Auszug>

━━━━━━━━━━━━━━━━━━━━━━━━━━━━━━

# NfS Shift - Wo ist der Maserati MC 12 ?



## brennmeister0815 (7. Januar 2011)

Hallo alle zusammen,
sorry, aber ich habe eine "Mustopf"-Frage: Nach Neuinstallation von Win7 und nachfolgend Shift, ließ sich der alte Spielstand nicht wieder einbinden, das Spiel stürzte ab. Meine Vermutung geht dahin, dass es mit der aktuelleren Version des AMD GraKa-Treibers zusammen hängt. Warum auch immer, egal. 
Jedenfalls möchte ich nun gerne mit dem Maserati MC 12 fahren, kann den aber nirgens finden. Nachdem ich bereits die gesamte Kampagne durchgespielt habe, möchte ich gerne auf dem schnellsten Wege auf den Wagen zugreifen. Wir mir zugetragen wurde, gäbe es die Wagenkategorie  "5"  in der unter anderem der Maserati MC 12 mit enthalten sein soll. Also ich kann mich beim besten Willen nicht an eine Wagenkategorie "5" erinnern... Habe mich wieder auf Level 50 und über 280 Profil-Sterne hochgearbeitet. Vom gewünschten Wagen keine Spur...

━━━━━━━━━━━━━━━━━━━━━━━━━━━━━━

Datenzeilen>

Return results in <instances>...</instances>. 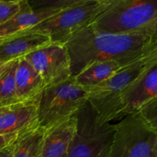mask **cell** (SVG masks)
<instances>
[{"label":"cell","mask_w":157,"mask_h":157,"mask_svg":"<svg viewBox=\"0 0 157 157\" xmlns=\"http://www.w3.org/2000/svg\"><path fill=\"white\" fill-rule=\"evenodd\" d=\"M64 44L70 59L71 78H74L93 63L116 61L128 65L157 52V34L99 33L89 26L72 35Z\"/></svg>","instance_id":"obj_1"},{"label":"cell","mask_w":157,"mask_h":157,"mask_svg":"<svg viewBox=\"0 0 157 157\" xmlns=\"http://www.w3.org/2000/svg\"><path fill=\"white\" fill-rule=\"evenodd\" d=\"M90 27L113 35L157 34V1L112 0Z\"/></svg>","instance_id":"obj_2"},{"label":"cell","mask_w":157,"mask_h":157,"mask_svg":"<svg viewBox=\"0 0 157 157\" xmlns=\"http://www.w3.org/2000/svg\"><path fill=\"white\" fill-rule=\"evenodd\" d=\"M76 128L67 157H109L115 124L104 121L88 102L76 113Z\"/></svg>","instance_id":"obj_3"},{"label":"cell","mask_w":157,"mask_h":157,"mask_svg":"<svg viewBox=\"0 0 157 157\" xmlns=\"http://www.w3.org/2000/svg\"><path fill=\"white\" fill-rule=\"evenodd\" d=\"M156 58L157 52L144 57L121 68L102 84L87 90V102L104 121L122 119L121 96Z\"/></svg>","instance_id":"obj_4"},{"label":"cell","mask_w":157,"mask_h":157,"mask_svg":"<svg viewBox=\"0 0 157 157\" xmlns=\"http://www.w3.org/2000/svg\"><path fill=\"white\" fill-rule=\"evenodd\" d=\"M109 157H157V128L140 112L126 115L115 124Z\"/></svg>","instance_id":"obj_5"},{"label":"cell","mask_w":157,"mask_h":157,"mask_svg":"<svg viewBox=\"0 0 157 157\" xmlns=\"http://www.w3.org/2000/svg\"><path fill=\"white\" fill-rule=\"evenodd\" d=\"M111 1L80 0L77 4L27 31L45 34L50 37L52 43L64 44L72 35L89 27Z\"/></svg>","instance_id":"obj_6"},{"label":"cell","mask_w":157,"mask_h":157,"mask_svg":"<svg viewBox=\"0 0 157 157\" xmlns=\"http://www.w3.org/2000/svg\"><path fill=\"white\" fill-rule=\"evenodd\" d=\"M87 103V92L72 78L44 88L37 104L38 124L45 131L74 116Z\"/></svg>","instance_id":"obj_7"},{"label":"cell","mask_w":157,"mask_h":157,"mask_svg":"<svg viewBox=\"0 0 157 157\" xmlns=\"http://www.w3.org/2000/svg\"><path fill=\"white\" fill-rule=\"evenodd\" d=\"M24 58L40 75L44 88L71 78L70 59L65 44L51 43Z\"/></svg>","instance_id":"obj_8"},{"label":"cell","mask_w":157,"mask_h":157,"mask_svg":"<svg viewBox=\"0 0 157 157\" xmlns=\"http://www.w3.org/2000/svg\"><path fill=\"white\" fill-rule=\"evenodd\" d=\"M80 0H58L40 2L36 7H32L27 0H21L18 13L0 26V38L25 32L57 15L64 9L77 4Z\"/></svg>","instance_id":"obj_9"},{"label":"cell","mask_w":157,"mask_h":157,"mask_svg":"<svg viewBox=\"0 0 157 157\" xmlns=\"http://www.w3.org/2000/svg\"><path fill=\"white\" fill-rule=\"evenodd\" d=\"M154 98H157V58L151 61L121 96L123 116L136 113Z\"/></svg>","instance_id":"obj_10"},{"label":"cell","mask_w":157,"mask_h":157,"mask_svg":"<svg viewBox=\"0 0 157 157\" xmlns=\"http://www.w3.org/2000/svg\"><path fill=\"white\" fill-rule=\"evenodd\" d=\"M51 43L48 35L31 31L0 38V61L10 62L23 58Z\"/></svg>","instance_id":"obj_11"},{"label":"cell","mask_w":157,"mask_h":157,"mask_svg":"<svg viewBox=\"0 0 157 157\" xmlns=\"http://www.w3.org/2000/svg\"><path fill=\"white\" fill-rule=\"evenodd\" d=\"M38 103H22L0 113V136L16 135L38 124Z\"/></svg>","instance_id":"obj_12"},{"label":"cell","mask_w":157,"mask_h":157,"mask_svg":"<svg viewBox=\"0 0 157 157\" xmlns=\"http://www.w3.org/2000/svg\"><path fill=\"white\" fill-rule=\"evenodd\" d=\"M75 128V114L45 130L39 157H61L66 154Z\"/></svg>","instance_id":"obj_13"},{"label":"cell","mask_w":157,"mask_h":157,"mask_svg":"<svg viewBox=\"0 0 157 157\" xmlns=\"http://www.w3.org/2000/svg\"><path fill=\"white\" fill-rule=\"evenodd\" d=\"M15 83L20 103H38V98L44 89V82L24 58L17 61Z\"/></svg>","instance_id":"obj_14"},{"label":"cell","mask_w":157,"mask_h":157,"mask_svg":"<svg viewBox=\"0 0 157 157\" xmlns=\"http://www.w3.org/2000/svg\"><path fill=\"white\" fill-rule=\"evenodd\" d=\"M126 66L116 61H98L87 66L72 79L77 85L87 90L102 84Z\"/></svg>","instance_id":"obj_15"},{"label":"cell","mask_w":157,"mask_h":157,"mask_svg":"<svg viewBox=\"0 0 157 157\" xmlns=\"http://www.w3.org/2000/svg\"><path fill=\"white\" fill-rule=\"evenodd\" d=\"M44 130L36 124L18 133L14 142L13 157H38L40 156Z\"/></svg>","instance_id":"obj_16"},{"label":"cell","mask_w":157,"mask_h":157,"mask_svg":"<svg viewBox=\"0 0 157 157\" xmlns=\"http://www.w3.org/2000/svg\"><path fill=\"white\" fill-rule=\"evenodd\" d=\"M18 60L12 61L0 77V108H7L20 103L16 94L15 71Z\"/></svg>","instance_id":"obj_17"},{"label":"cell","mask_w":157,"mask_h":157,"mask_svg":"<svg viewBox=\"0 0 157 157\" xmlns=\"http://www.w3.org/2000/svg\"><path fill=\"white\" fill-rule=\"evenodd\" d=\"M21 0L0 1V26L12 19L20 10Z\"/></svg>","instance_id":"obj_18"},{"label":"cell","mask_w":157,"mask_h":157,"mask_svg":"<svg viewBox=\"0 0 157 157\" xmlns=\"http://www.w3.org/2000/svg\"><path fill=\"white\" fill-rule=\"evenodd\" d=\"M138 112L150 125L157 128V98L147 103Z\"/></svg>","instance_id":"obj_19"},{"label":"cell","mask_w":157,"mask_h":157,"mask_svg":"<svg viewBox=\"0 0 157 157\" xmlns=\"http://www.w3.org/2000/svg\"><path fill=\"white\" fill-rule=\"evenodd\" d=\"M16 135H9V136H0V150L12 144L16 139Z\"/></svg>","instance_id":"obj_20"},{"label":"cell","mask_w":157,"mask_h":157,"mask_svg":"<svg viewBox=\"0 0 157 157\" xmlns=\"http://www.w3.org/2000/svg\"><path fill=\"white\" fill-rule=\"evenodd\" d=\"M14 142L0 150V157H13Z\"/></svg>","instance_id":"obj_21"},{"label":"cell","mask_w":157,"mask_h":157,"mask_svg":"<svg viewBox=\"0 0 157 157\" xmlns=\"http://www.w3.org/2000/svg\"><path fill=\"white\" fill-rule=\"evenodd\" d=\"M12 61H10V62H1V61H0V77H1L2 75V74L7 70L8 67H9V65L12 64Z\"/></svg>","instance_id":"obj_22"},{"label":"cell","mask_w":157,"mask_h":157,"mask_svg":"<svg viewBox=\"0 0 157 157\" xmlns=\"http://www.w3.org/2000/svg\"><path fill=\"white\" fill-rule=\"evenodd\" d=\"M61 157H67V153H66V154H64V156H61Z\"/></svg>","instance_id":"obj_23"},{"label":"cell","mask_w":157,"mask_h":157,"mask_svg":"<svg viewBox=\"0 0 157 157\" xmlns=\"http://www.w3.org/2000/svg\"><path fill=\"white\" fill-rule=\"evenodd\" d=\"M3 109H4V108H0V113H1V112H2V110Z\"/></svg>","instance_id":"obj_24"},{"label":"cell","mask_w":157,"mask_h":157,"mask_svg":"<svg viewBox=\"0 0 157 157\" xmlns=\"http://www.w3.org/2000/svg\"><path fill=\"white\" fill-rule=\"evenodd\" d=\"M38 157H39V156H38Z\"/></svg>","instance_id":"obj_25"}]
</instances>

━━━━━━━━━━━━━━━━━━━━━━━━━━━━━━

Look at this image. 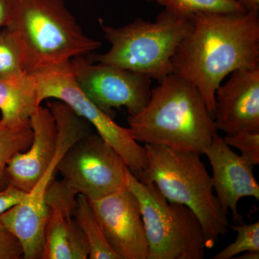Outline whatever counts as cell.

━━━━━━━━━━━━━━━━━━━━━━━━━━━━━━

Zähle alle Dinge auf, die der Verfasser im Forenbeitrag zum Maserati MC 12 nach eigener Aussage bereits getan hat. Die Zeilen stammen aus einer anderen Quelle als der Forenbeitrag.

Ergebnis>
- Windows 7 neu installiert
- Shift danach neu installiert
- die gesamte Kampagne durchgespielt
- sich wieder auf Level 50 und über 280 Profil-Sterne hochgearbeitet